The agreement -- brokered by Ohio Gov. Ted Strickland in June to avoid a divisive November referendum on the matter -- prohibits new construction of egg farms that pack birds in cages.
It also bans any new tight "gestation crates" for pregnant sows after Dec. 31 and phases out such tight caging within 15 years. In addition, the agreement bans tight crates for veal calves within seven years.
The deal -- which also includes the adoption of "humane euthanasia methods" for sick or injured farm animals -- comes two years after California voters banned extreme caging methods altogether by 2015, The New York Times observed.
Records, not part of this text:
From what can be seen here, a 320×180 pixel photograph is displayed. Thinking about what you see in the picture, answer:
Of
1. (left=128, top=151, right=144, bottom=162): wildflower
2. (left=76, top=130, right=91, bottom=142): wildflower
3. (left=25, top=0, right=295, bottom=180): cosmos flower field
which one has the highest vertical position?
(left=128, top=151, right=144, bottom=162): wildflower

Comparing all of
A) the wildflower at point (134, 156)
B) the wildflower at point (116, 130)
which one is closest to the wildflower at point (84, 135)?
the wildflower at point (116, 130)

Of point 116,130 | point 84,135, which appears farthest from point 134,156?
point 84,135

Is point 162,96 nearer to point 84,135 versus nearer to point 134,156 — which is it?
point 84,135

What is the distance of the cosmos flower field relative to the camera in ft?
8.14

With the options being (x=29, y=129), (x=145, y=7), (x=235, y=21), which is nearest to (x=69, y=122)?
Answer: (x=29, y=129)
California also passed a law this year banning imports from other states of eggs produced in crowded cages, the Times said.
Similar limits were approved in Michigan last year and less-sweeping restrictions have been passed in Florida, Arizona and other states, the Times said.
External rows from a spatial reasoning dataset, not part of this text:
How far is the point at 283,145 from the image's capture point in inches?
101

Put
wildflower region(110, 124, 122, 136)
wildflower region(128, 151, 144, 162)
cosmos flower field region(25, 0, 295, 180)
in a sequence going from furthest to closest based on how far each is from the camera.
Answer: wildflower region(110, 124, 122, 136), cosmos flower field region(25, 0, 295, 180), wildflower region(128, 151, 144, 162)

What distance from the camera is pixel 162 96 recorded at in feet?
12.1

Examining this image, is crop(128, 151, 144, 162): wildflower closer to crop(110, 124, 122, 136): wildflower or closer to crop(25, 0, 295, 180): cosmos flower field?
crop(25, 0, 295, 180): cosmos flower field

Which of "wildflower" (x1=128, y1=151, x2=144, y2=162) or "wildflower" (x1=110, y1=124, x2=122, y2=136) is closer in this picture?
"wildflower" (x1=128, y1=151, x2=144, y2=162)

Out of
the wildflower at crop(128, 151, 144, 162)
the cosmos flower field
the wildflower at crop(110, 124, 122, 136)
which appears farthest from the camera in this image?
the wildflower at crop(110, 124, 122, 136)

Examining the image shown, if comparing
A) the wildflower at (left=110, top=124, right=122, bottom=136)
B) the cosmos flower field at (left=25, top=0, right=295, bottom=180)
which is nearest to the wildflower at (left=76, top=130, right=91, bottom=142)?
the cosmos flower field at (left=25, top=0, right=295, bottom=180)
Ohio is the second-largest U.S. egg producer, after Iowa.
Egg production is at the center of the debate because more than 90 percent of U.S. eggs come from hens living in stacked rows of "battery" cages critics call inhumane.
The cages give each egg-laying hen less space than the size of an 8-1/2-by-11-inch sheet of paper, The Humane Society of the United States says.
The United Egg Producers trade group says egg prices would rise 25 percent if all eggs were produced by non-caged hens, hurting school-lunch programs as well as consumers.
Animal-welfare proponents say better non-cage methods could be developed -- and price is not the ultimate issue anyway.
Factory farming involves raising livestock at "high stocking density" to produce a high output at a low cost.